§ The request
Copy the rows below verbatim, from the line containing "How far apart" through the end of the rows, including both ends.

§ Listing
___

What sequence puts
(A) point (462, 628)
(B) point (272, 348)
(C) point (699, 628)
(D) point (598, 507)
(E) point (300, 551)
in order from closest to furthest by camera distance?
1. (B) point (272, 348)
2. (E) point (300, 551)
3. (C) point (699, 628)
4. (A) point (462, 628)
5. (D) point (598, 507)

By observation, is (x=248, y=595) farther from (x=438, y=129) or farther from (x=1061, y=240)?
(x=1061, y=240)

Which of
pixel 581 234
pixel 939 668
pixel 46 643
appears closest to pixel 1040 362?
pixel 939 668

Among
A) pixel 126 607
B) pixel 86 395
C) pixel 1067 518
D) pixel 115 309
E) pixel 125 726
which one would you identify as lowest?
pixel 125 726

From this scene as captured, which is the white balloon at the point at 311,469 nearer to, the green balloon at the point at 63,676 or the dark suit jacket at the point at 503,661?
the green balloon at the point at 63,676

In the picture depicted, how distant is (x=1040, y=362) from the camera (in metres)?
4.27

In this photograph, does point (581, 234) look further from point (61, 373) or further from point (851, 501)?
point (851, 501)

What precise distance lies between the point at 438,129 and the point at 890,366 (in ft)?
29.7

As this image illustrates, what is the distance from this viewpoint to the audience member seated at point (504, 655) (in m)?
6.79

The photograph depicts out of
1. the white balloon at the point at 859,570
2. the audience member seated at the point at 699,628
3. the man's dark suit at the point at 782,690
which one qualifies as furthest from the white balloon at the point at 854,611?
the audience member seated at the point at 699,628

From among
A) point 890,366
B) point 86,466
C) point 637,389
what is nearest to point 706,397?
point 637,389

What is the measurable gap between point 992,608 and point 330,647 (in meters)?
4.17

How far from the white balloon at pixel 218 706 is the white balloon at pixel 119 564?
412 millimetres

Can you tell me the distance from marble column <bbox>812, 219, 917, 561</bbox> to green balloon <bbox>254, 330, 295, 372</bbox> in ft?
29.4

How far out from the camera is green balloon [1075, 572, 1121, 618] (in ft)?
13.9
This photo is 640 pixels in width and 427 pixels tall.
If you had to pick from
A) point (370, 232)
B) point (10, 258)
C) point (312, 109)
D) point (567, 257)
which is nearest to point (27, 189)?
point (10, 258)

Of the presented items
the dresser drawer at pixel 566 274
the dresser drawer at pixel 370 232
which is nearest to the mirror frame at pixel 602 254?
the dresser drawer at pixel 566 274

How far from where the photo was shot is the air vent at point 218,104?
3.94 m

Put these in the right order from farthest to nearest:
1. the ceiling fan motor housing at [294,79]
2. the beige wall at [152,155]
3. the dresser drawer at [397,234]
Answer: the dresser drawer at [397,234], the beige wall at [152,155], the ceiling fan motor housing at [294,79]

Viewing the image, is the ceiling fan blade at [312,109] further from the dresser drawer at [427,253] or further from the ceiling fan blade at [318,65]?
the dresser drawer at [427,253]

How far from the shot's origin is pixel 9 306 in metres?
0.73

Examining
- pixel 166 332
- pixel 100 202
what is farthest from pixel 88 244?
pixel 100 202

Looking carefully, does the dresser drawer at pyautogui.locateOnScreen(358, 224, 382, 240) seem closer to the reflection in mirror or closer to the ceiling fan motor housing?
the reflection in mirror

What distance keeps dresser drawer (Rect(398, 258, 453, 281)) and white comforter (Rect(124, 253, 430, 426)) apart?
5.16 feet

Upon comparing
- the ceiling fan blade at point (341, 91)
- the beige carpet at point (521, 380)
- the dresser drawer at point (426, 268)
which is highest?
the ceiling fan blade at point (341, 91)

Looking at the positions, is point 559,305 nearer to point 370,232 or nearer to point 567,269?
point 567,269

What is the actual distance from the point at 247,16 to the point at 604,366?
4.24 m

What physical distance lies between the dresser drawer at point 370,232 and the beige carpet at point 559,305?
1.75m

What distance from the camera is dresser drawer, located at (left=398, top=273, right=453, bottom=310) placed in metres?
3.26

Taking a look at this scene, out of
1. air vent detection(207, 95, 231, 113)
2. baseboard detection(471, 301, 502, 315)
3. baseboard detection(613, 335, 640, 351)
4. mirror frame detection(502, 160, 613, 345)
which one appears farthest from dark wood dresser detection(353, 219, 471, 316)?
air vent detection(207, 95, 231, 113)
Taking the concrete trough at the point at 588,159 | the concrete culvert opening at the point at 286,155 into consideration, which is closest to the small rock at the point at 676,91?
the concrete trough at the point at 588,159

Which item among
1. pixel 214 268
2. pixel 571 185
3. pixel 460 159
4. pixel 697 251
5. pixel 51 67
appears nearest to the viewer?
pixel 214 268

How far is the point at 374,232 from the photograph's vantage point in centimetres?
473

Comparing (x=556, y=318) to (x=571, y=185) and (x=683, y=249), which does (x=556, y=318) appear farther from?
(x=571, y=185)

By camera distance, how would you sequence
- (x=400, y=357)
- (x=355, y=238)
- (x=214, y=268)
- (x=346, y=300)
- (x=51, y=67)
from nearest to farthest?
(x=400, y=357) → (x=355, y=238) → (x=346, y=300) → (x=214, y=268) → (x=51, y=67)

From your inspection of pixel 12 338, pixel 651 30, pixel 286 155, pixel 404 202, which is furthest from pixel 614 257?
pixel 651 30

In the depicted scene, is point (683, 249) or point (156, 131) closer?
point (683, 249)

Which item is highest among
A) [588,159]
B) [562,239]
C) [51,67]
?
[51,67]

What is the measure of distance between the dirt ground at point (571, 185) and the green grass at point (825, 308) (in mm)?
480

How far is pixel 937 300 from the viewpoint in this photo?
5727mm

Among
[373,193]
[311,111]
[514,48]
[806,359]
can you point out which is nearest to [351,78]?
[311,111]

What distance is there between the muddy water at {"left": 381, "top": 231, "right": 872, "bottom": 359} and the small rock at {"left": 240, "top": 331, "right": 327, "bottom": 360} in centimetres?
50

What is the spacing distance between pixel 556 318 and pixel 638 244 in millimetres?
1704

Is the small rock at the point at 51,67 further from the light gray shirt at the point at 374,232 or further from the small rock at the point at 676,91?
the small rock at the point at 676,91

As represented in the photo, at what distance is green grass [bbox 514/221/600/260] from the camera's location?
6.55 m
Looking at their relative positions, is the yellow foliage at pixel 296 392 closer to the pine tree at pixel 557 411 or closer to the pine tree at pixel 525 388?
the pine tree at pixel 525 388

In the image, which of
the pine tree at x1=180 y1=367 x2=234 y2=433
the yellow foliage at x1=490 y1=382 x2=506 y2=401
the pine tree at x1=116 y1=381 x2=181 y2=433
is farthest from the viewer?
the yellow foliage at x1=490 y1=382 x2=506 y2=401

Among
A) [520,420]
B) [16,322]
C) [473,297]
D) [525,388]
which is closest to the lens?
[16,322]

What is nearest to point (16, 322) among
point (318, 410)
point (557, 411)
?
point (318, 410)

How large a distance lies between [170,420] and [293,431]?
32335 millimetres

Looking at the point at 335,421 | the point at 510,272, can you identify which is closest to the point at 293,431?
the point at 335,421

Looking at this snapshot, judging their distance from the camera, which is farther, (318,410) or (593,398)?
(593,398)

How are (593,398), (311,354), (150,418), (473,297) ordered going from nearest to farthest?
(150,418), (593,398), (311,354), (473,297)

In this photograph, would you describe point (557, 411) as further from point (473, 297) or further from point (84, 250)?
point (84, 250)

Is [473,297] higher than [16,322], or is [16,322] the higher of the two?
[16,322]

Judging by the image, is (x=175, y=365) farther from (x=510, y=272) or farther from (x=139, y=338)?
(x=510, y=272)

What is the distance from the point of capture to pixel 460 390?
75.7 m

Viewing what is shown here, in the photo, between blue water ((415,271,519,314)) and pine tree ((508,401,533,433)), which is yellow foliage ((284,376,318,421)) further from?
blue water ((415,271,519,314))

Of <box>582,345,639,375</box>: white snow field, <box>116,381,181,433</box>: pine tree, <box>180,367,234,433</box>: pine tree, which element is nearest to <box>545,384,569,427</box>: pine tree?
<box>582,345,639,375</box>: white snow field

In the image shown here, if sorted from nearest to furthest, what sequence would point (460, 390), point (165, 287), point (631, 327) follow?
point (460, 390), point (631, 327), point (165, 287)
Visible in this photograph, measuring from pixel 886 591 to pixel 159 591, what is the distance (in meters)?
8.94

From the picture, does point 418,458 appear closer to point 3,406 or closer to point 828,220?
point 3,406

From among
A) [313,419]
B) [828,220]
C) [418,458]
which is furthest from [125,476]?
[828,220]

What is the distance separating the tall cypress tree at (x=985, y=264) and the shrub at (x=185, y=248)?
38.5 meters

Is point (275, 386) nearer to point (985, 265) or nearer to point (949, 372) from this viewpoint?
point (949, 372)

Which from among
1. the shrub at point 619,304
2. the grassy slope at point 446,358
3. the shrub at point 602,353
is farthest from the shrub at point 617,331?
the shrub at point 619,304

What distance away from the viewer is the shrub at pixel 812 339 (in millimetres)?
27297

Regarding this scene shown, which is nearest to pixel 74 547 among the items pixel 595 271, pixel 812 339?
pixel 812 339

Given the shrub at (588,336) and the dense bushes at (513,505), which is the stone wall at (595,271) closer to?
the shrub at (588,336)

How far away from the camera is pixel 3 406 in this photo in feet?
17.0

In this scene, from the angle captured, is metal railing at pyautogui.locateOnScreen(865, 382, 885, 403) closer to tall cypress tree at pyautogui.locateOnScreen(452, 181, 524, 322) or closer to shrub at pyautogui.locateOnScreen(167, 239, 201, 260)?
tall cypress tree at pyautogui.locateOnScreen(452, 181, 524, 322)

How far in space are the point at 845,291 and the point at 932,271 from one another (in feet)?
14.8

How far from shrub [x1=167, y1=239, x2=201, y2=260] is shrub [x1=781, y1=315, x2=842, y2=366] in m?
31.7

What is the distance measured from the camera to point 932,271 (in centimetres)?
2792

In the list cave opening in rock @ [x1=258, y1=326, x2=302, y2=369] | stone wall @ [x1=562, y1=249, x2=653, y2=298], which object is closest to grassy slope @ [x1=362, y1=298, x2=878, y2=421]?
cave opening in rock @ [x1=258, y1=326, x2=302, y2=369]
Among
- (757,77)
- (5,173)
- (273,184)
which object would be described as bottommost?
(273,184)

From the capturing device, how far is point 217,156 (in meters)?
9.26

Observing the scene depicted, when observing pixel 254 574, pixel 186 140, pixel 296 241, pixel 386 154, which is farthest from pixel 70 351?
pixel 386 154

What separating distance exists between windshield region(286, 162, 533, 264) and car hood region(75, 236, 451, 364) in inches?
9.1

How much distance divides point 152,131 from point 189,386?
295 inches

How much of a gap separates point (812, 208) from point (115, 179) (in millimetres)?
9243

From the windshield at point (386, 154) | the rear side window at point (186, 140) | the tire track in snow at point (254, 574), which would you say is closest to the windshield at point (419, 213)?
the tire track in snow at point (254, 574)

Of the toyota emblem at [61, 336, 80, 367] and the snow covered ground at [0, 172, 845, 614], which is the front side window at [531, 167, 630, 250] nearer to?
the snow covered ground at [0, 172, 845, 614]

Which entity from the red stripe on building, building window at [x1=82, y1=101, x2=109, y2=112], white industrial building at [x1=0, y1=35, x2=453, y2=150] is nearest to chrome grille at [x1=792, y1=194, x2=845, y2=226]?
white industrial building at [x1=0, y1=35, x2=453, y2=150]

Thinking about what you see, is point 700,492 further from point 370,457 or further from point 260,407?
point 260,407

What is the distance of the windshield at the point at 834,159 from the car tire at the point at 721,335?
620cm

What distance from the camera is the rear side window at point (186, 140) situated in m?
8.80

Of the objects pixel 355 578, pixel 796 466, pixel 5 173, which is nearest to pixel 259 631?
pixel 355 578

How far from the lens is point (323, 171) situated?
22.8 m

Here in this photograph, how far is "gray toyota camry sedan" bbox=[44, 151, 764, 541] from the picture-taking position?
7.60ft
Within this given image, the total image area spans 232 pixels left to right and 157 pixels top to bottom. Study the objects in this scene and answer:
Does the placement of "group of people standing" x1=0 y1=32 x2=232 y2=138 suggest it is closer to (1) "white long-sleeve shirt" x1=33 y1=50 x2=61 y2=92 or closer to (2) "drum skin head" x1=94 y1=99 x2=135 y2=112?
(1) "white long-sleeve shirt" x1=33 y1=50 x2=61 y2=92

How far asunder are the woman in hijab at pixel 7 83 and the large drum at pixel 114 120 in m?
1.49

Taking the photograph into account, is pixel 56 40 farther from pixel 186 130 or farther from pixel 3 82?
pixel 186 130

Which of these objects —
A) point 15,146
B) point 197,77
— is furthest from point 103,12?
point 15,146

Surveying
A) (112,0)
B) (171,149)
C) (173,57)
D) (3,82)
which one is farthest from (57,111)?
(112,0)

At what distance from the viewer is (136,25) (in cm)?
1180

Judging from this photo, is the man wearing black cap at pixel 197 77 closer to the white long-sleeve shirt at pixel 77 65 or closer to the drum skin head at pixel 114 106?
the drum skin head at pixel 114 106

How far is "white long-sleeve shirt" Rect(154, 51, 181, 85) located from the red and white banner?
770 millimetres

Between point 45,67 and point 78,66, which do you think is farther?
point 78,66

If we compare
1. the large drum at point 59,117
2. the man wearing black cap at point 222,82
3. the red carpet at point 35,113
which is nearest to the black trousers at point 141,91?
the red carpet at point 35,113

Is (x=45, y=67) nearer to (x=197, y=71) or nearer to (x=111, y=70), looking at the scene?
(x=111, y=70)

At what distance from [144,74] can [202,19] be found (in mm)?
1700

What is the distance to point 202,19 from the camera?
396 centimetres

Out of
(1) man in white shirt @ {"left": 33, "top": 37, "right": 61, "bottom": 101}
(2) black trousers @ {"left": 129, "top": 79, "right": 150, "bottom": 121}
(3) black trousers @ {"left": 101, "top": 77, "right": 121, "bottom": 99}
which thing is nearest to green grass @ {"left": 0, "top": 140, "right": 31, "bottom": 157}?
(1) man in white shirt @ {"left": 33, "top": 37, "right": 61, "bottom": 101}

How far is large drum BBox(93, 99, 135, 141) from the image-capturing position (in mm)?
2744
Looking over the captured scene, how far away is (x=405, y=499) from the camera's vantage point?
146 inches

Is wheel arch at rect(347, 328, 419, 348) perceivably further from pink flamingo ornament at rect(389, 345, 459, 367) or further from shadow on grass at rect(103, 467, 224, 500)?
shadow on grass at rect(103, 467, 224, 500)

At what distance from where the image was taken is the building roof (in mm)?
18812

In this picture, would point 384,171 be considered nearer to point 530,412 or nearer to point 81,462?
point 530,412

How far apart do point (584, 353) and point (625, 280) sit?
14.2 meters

___

§ Reply
How far apart do point (584, 353) and point (625, 280) sit?
14.2 meters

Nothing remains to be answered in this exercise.